** WORK TO COMPLETE **
Reproduce the rows word for word, starting with the line that contains "Among the items" and continuing through the end of the rows, both ends included. Omit the pictures from your answer.

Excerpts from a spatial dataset
------------------------------

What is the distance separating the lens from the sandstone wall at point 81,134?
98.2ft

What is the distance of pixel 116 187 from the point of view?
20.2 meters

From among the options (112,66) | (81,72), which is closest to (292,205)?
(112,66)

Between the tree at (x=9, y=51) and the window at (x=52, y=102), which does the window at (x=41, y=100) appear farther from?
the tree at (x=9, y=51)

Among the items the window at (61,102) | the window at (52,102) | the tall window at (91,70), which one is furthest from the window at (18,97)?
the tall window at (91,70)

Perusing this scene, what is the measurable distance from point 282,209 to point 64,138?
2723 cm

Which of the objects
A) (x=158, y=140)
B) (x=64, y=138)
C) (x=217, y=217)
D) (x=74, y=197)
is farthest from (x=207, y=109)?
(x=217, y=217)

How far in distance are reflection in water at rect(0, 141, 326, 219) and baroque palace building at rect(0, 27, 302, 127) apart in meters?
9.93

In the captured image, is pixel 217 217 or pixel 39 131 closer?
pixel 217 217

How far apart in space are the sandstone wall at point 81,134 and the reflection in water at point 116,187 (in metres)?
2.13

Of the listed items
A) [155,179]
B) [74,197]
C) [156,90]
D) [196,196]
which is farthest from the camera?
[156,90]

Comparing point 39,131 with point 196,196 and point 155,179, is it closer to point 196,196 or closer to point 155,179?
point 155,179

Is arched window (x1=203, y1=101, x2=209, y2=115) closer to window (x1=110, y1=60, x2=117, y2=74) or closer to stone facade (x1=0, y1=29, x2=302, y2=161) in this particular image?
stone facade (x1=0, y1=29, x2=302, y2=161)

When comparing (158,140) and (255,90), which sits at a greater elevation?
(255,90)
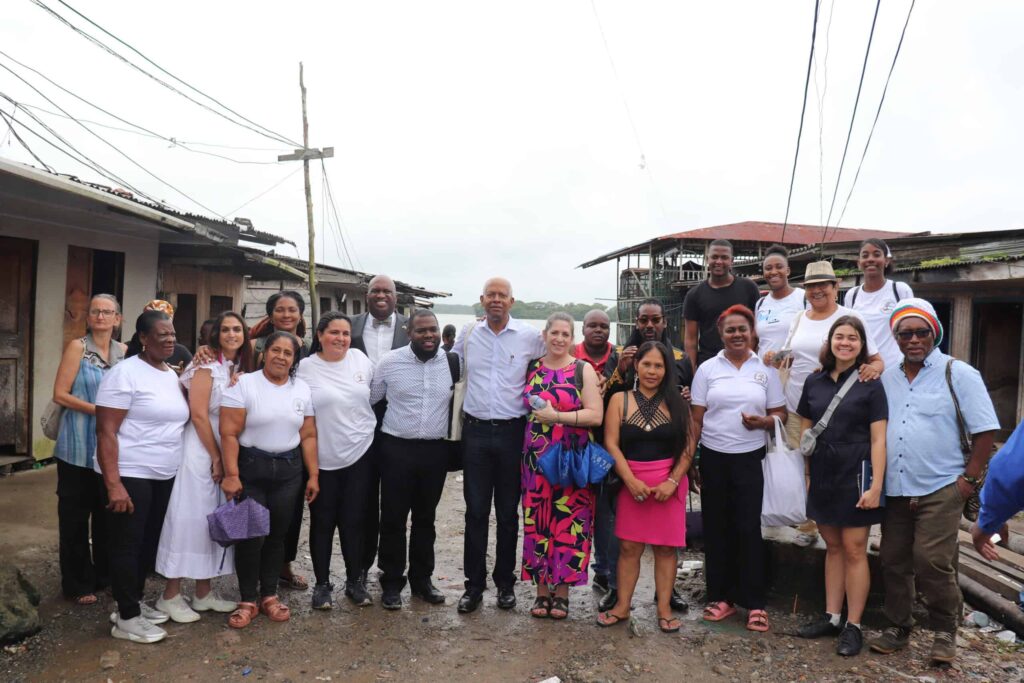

------------------------------

** ANSWER TO THIS PROBLEM **
Among the items the window at (61,102) | the window at (52,102) | the tall window at (91,70), which one is furthest from the window at (18,97)?
the tall window at (91,70)

Perusing this scene, what is the measurable distance from point 282,209 to point 64,138?
2723 cm

Which of the objects
A) (x=158, y=140)
B) (x=64, y=138)
C) (x=217, y=217)
D) (x=74, y=197)
is farthest from (x=207, y=109)?
(x=217, y=217)

How far in distance are reflection in water at rect(0, 141, 326, 219) and baroque palace building at rect(0, 27, 302, 127) apart in meters?
9.93

In the captured image, is pixel 217 217 or pixel 39 131 closer?
pixel 217 217

How far apart in space are the sandstone wall at point 81,134 and the reflection in water at point 116,187 (in metres)?
2.13

Of the listed items
A) [155,179]
B) [74,197]
C) [156,90]
D) [196,196]
which is farthest from the camera?
[156,90]

Comparing point 39,131 with point 196,196 and point 155,179, is it closer to point 196,196 or closer to point 155,179?
point 155,179

Is arched window (x1=203, y1=101, x2=209, y2=115) closer to window (x1=110, y1=60, x2=117, y2=74) or closer to stone facade (x1=0, y1=29, x2=302, y2=161) in this particular image?
stone facade (x1=0, y1=29, x2=302, y2=161)

When comparing (158,140) and (255,90), which sits at a greater elevation?
(255,90)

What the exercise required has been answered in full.